Creating a Column Encryption Key

Create a column encryption key using a specified encryption method.

  1. In the left pane of the Administration Console, expand ASE Servers > Security > Encryption Keys.
  2. Click Column Encryption Keys.
  3. Select New.
    You see the Add Column Encryption Key wizard.
  4. Select the server and database where the encryption key is being defined.
  5. Select the key owner.
  6. Enter an encryption key name.
  7. Select these parameters for the Advanced Encryption Standard (AES) encryption algorithm:
    • Key length – choose 128, 192, or 256, depending on the level of security you need.
    • Default key – select this key as the default key to allow users to create encrypted columns without specifying the key.
    • Encryption method – select one of:
      • User-defined password – provide a password and confirm it. Select With dual control to encrypt with the master key and a user-defined password.

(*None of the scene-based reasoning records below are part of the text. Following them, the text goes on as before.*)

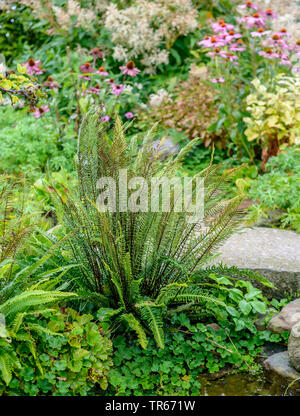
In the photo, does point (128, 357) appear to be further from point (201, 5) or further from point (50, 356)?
point (201, 5)

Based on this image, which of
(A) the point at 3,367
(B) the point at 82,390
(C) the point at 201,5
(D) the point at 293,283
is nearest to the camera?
(A) the point at 3,367

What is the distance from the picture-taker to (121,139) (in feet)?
7.80

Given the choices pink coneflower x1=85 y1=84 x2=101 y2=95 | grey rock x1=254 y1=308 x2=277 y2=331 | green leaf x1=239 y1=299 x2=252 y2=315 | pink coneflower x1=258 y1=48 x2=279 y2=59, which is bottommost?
grey rock x1=254 y1=308 x2=277 y2=331

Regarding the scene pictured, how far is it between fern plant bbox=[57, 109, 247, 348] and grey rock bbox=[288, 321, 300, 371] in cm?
44

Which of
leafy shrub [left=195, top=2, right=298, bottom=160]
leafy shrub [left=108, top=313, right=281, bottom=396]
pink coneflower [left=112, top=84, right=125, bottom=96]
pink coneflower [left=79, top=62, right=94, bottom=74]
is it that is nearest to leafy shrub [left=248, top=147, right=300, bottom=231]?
leafy shrub [left=195, top=2, right=298, bottom=160]

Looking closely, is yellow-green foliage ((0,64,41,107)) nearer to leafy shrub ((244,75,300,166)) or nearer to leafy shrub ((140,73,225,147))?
leafy shrub ((244,75,300,166))

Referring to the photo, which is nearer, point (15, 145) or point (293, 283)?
point (293, 283)

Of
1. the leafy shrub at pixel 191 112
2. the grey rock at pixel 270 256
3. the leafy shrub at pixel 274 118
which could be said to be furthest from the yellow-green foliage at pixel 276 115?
the grey rock at pixel 270 256

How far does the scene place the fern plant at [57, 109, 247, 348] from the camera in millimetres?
2283

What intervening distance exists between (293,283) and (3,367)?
1.81 metres

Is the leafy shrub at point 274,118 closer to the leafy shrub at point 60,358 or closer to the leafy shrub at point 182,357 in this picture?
the leafy shrub at point 182,357

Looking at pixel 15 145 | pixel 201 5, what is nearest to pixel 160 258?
pixel 15 145

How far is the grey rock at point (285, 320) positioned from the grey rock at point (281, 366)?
144 mm

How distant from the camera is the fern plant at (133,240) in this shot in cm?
228
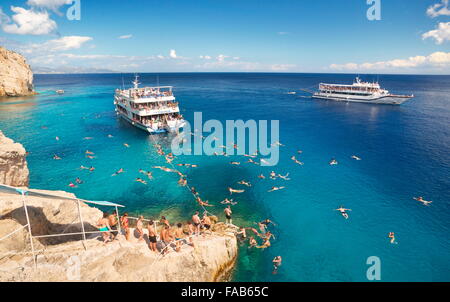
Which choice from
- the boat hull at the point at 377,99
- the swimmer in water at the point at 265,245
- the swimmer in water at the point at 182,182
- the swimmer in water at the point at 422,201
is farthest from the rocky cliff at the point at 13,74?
the boat hull at the point at 377,99

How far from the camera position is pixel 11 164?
1805 centimetres

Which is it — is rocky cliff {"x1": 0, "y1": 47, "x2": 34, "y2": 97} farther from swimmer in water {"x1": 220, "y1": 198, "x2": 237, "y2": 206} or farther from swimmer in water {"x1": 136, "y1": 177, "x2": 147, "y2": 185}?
swimmer in water {"x1": 220, "y1": 198, "x2": 237, "y2": 206}

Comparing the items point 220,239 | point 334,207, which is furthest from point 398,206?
point 220,239

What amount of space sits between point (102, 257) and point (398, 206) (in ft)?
82.7

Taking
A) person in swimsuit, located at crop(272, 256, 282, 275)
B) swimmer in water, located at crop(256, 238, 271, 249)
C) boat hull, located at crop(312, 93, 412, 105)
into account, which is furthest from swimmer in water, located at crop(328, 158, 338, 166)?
boat hull, located at crop(312, 93, 412, 105)

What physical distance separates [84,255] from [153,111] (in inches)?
1441

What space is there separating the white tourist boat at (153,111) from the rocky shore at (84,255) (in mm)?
29361

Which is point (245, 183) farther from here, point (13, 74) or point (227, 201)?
point (13, 74)

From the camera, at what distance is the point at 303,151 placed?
3791 centimetres

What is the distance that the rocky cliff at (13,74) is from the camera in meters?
78.9

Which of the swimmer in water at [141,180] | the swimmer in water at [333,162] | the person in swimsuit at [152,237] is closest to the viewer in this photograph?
the person in swimsuit at [152,237]

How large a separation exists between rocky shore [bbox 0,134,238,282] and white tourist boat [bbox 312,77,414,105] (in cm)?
8684

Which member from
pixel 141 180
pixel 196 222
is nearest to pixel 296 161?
pixel 141 180

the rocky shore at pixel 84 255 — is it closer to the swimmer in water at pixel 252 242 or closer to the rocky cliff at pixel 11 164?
the swimmer in water at pixel 252 242
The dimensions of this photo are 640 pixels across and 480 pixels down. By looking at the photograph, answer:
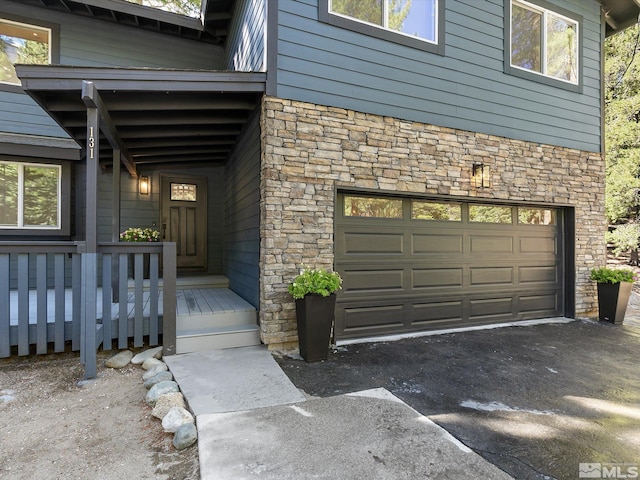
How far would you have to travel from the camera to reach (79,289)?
352 centimetres

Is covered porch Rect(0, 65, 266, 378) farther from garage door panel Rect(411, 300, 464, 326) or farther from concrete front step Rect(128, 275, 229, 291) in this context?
garage door panel Rect(411, 300, 464, 326)

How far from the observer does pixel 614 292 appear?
5621mm

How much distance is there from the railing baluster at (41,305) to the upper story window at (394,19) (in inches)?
161

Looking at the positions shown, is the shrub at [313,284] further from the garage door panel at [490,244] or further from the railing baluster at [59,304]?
the garage door panel at [490,244]

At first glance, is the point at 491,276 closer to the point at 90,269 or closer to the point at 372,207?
the point at 372,207

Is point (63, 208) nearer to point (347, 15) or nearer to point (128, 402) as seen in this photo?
point (128, 402)

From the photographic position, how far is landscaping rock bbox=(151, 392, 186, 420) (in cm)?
262

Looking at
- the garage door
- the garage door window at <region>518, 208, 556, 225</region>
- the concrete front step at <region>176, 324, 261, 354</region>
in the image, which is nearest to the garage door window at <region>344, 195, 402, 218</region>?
the garage door

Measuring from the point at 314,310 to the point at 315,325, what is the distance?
16 centimetres

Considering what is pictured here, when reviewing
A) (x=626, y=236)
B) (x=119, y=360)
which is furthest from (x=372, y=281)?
(x=626, y=236)

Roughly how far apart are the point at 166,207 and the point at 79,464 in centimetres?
520

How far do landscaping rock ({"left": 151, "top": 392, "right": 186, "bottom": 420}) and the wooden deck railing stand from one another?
1.02 metres

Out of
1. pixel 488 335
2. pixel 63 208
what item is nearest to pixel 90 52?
pixel 63 208

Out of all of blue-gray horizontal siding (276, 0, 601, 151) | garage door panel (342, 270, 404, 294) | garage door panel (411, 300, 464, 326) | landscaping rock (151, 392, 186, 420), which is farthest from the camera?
garage door panel (411, 300, 464, 326)
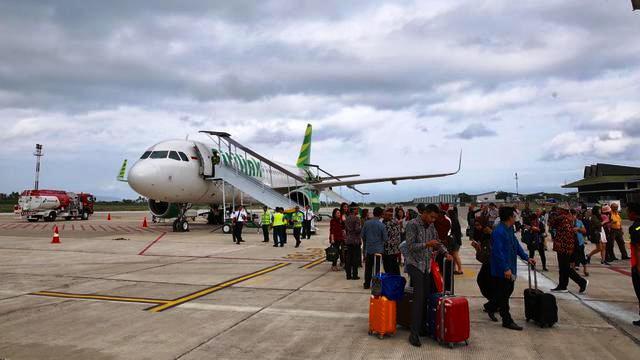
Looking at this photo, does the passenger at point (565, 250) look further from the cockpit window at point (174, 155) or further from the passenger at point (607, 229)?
the cockpit window at point (174, 155)

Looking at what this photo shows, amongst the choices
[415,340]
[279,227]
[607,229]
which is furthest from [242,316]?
[607,229]

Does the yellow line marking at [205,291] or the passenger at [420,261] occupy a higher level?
the passenger at [420,261]

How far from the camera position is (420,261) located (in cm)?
538

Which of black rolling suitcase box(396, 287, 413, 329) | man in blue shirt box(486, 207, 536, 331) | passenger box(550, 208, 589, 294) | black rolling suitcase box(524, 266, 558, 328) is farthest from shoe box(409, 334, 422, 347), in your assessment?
passenger box(550, 208, 589, 294)

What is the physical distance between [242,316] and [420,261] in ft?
8.98

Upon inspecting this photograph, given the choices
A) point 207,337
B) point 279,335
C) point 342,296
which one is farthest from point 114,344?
point 342,296

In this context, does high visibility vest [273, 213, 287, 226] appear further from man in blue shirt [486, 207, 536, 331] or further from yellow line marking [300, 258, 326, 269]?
man in blue shirt [486, 207, 536, 331]

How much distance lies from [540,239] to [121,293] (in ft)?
32.2

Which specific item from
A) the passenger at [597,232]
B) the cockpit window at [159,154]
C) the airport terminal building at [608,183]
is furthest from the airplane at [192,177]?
the airport terminal building at [608,183]

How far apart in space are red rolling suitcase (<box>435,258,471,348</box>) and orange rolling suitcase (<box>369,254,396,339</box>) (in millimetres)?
555

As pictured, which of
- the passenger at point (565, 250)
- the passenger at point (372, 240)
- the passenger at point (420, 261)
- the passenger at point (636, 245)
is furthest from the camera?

      • Master key – enable encryption using the master key. Select With dual control to encrypt with the master key and a user-defined password.
        Note: If you select dual control, the master key must already exist in the database, and you must supply the master key password.
      • System encryption password – enable encryption using the system encryption password.
  8. Select the initialization vector to be either random (the default) or null. Use initialization vector padding to increase the security of encrypted data by increasing the cryptographic variance of the cipher text.
  9. Select the pad value to be either random or null (the default). If pad is set to random, the datatype padding is used when the length is smaller than one block.
  10. (Optional) Click Summary to verify your selected options.